Altered GAP-43 Immunoreactivity in Regenerating Sciatic Nerve of Diabetic Rats

Abstract

Experimental diabetes in the rat is associated with impaired axon regeneration. Successful regeneration depends on the construction of axonal growth cones and establishment of appropriate target connections. The growth-associated protein (GAP)–43 is a major component of the axonal growth cone, and its synthesis and axonal transport are markedly increased during regeneration. The purpose of this study was to determine the effect of experimental diabetes on the synthesis and axonal transport of GAP–43 in regenerating sciatic nerves. Rats were rendered diabetic with 50 mg/kg streptozotocin i.p. Four weeks later, the rats were anesthetized, and one sciatic nerve was crushed to induce regeneration. After 2 weeks, nerves were ligated, and 6 h later, nerve pieces proximal to the ligature and dorsal root ganglia were removed, and proteins were separated by PAGE. Western blots of gels were probed with antibody 10E8/E7 against GAP-43. The presence of GAP-43 was confirmed by immunohistochemistry of nerve sections. Densitometric analysis of the blots showed a 45% reduction in native GAP-43 immunoreactivity in nerve pieces proximal to the ligature (P < 0.05; n = 7).

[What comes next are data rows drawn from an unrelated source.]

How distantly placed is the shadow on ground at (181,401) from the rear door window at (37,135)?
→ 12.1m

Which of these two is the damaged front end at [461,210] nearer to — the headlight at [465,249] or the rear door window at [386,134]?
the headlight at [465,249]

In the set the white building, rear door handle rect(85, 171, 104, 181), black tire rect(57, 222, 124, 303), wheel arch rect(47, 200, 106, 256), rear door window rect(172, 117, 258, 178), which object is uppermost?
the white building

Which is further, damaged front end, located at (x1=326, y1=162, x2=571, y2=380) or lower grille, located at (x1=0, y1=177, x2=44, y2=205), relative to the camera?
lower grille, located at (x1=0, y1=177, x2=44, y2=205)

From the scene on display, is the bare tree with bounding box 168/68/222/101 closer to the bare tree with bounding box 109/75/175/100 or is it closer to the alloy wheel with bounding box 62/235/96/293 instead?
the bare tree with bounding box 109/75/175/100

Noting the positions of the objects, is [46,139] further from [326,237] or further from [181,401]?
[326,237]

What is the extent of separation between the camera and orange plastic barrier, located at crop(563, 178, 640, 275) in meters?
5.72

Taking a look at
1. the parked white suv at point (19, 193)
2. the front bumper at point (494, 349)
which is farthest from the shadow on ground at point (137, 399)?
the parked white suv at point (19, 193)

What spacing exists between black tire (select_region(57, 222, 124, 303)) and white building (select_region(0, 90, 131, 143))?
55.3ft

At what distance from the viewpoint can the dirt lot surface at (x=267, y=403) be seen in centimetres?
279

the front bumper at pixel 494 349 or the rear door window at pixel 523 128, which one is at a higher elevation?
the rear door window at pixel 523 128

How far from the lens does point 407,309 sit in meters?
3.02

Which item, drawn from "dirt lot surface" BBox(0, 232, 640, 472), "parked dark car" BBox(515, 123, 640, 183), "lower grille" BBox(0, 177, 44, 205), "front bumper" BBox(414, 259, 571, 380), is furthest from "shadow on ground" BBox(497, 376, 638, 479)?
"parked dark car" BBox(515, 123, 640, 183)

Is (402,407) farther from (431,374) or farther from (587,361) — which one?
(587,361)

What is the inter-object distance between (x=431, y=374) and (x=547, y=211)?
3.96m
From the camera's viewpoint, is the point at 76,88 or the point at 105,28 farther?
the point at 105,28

Northern blots of total RNA extracted from pooled dorsal root ganglia were probed with a 32P-radiolabeled cDNA probe for GAP-43. There was no significant difference in the amount of GAP-43 mRNA between diabetic and nondiabetic rats. Immunohistochemistry of sciatic nerve confirmed the reduction in GAP-43 immunoreactivity. We conclude that a defect in turnover or axonal transport of GAP-43 may contribute to the impaired peripheral nerve regeneration in diabetes.